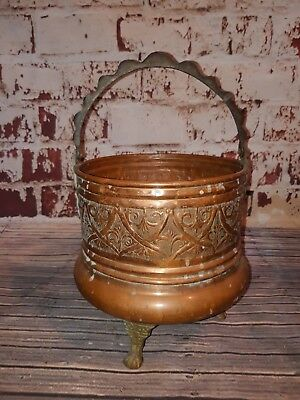 Antique Old French Copper Plant Pot Bucket Cauldron Brass Feet Ornate Planter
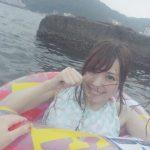 【悲報】女声優さん、沼で泳ぎ始めるwwwwwwwwww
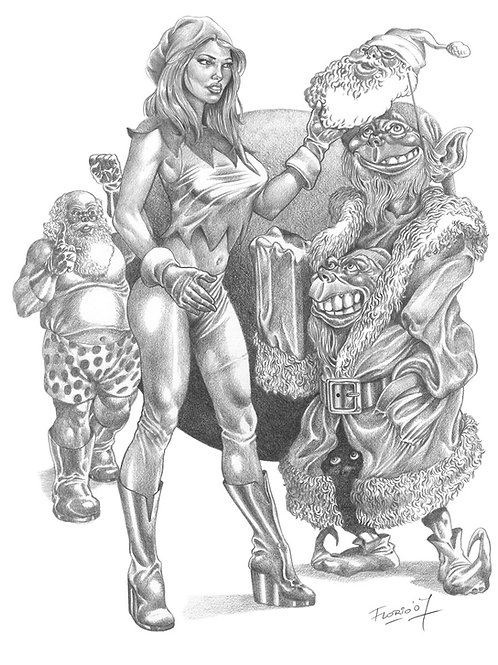 Santa's Helpers - Florio 2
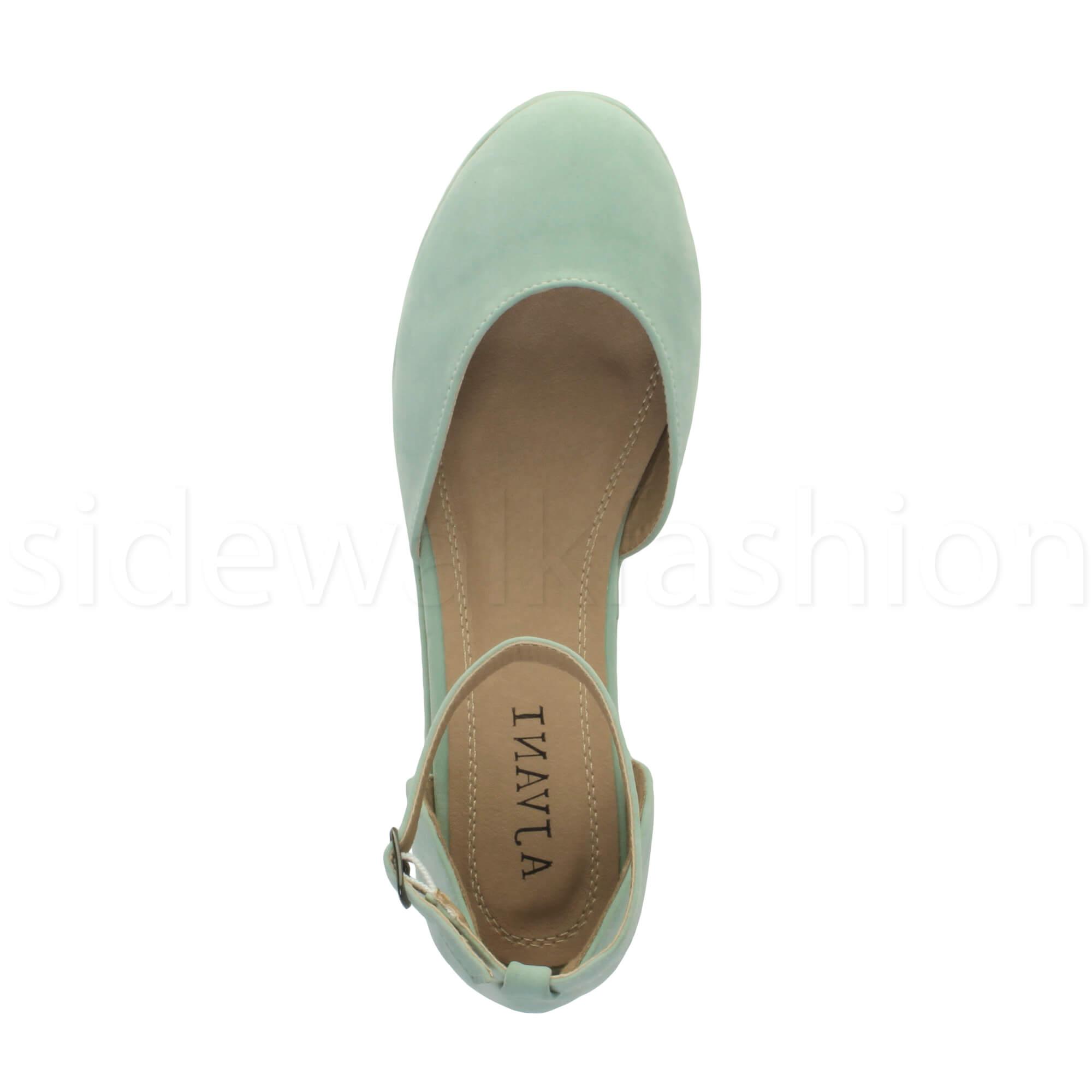 Womens-ladies-flatform-mid-wedge-ankle-strap-platform-court-shoes-sandals-size thumbnail 48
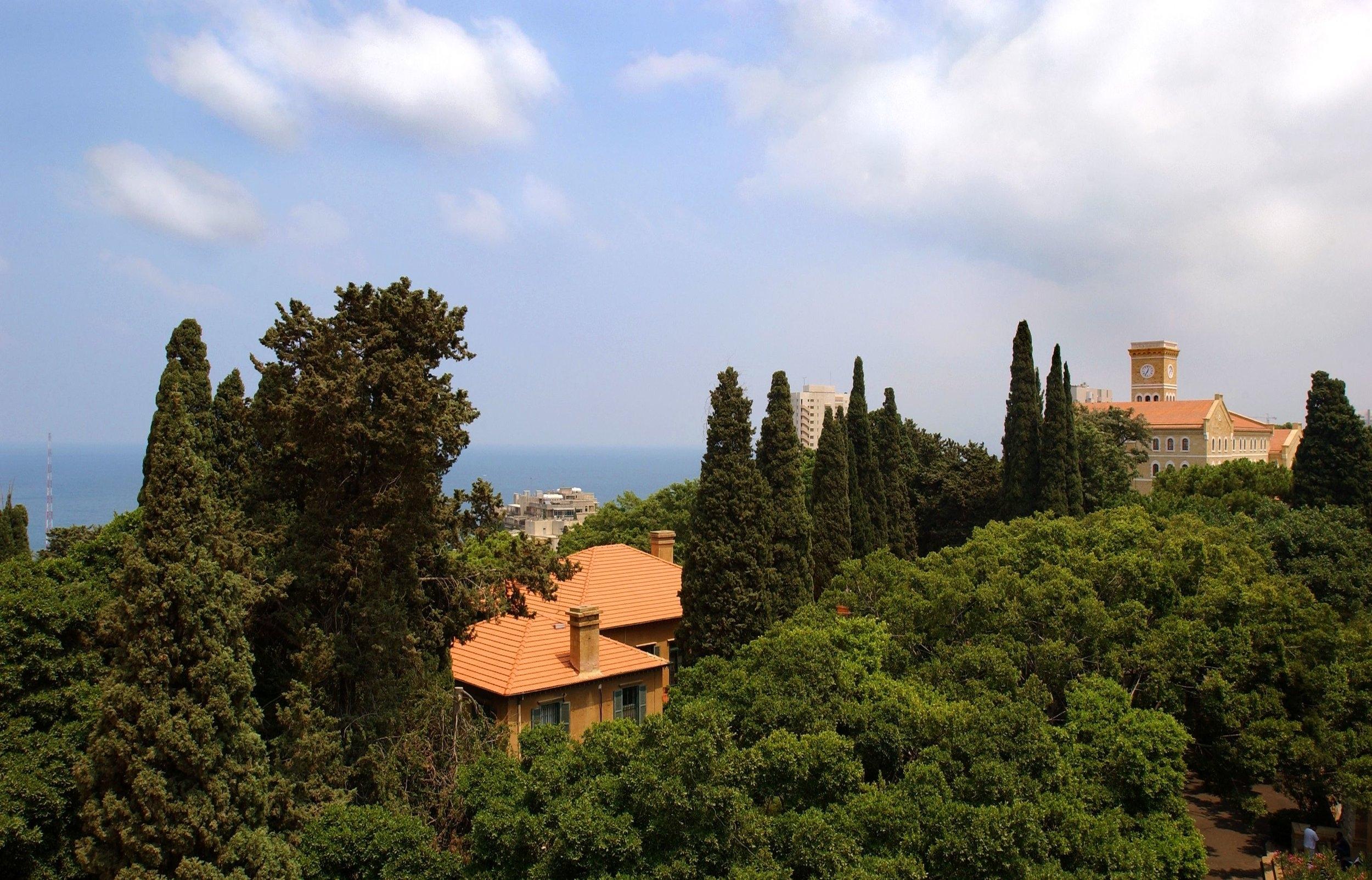 Short course lebanon -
• • • • •
Return the listing above in full and unaltered. Keep the pictures out.

 Antique Old French Copper Plant Pot Bucket Cauldron Brass Feet Ornate Planter
 【悲報】女声優さん、沼で泳ぎ始めるwwwwwwwwww
 Santa's Helpers - Florio 2
 Womens-ladies-flatform-mid-wedge-ankle-strap-platform-court-shoes-sandals-size thumbnail 48
 Short course lebanon -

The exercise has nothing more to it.